Getoonde passage:
········
In augustus 2003 heeft Universal Music, met het oog op de nakoming van haar contractuele verplichting om de resterende aandelen te kopen, de prijs van deze aandelen berekend volgens de formule die zij had bedoeld, met als resultaat een bedrag van 10180281 Tsjechische kronen (CZK) (ongeveer 313770 EUR). De aandeelhouders van B&M maakten evenwel aanspraak op een bedrag overeenkomstig de berekeningswijze in de overeenkomst, te weten 1003605620 CZK (ongeveer 30932520 EUR).

14

Het geschil is voorgelegd aan een arbitragecommissie in Tsjechië en op 31 januari 2005 hebben partijen een vaststellingsovereenkomst gesloten. Ter uitvoering daarvan heeft Universal Music voor de 30 % resterende aandelen een bedrag van 2654280,03 EUR (hierna: „schikkingsbedrag”) voldaan door overschrijving ten laste van een bankrekening die zij aanhield in Nederland. Het bedrag is bijgeschreven op een rekening die de aandeelhouders van B&M aanhielden in Tsjechië.
········
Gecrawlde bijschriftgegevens
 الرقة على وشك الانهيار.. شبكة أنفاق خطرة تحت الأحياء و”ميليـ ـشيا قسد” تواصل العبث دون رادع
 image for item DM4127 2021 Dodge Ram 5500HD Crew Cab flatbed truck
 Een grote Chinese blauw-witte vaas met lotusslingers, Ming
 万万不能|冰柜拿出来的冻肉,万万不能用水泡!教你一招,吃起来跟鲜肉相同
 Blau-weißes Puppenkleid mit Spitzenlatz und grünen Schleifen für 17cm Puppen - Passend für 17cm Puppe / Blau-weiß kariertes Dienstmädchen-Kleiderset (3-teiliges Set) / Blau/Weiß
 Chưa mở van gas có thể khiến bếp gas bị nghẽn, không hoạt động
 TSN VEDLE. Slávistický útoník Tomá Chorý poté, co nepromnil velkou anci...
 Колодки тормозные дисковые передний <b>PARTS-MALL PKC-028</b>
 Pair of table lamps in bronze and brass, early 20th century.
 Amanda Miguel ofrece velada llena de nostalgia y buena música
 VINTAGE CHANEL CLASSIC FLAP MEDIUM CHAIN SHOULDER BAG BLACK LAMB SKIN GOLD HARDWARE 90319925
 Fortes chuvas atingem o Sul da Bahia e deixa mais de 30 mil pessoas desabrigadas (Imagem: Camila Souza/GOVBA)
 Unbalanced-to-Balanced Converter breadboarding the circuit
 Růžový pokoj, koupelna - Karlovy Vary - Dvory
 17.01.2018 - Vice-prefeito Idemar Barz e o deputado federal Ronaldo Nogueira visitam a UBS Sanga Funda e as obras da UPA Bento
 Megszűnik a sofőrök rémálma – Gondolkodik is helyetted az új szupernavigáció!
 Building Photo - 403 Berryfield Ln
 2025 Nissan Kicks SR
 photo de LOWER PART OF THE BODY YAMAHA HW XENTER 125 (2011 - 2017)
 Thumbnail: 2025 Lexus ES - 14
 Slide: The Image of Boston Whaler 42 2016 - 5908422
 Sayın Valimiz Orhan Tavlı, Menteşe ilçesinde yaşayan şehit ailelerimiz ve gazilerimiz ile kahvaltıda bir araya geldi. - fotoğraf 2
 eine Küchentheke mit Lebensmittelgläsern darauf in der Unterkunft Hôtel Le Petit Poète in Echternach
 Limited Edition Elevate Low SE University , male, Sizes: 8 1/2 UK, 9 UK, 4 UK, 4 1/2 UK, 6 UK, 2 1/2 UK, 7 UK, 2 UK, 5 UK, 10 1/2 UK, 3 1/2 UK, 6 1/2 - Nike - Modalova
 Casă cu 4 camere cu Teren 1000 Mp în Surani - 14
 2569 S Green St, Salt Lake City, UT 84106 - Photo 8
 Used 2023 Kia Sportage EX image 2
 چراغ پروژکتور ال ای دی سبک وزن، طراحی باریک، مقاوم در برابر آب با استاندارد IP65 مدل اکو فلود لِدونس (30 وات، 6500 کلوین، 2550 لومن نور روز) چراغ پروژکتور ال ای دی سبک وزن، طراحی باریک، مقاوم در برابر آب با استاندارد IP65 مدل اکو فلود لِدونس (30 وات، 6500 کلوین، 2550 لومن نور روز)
········
Opdracht 1: Zet de alinea die begint met "Het geschil is voorgelegd" uit de tekst over Universal Music en B&M om in een beknopte opsomming met de belangrijkste feiten.
Opdracht 2: Kopieer letterlijk een deel van de tekst over Universal Music en B&M: begin bij de woorden "In augustus 2003" en stop na "CZK (ongeveer 30932520 EUR).".
Opdracht 3: Schrijf de tekst over Universal Music en B&M verder vanaf het punt waar de laatste zin eindigt.

Schriftelijk antwoord 1:
- Het geschil werd voorgelegd aan een arbitragecommissie in Tsjechië.
- Op 31 januari 2005 sloten de partijen een vaststellingsovereenkomst.
- Ter uitvoering daarvan betaalde Universal Music voor de resterende 30 % aandelen een schikkingsbedrag van 2654280,03 EUR.
- De betaling liep via een overschrijving van een bankrekening van Universal Music in Nederland.
- Het bedrag werd bijgeschreven op een rekening van de aandeelhouders van B&M in Tsjechië.

Schriftelijk antwoord 2:
In augustus 2003 heeft Universal Music, met het oog op de nakoming van haar contractuele verplichting om de resterende aandelen te kopen, de prijs van deze aandelen berekend volgens de formule die zij had bedoeld, met als resultaat een bedrag van 10180281 Tsjechische kronen (CZK) (ongeveer 313770 EUR). De aandeelhouders van B&M maakten evenwel aanspraak op een bedrag overeenkomstig de berekeningswijze in de overeenkomst, te weten 1003605620 CZK (ongeveer 30932520 EUR).

Schriftelijk antwoord 3:
15

Universal Music heeft uit hoofde van artikel 5, punt 3, van verordening nr. 44/2001 een vordering ingesteld bij de rechtbank Utrecht tot hoofdelijke veroordeling van Schilling en Schwartz, in de hoedanigheid van ex-partners van het advocatenkantoor Burns Schwartz International, en Brož tot betaling van 2767861,25 EUR, vermeerderd met rente en kosten, te weten de schade die zij stelt te hebben geleden als gevolg van de nalatigheid van Brož bij het opstellen van de tekst van de aandelenoptieovereenkomst. De schade bestaat in het verschil, veroorzaakt door deze nalatigheid, tussen de aanvankelijk beoogde verkoopprijs en het schikkingsbedrag plus de kosten die Universal Music heeft moeten maken in verband met de arbitrage.

16

Tot staving van haar beroep heeft Universal Music aangevoerd dat zij de schade heeft geleden in Baarn (Nederland), waar haar plaats van vestiging was.

17

Bij vonnis van 27 mei 2009 heeft de rechtbank Utrecht zich onbevoegd verklaard om kennis te nemen van het geschil met de overweging dat de plaats waar de door Universal Music gestelde schade, die zij kwalificeerde als „directe zuivere vermogensschade”, is ingetreden, namelijk Baarn, niet kon worden beschouwd als de plaats van het „schadebrengende feit” in de zin van artikel 5, punt 3, van verordening nr. 44/2001, omdat er onvoldoende aanknopingspunten bestonden om bevoegdheid van de Nederlandse rechter aan te nemen.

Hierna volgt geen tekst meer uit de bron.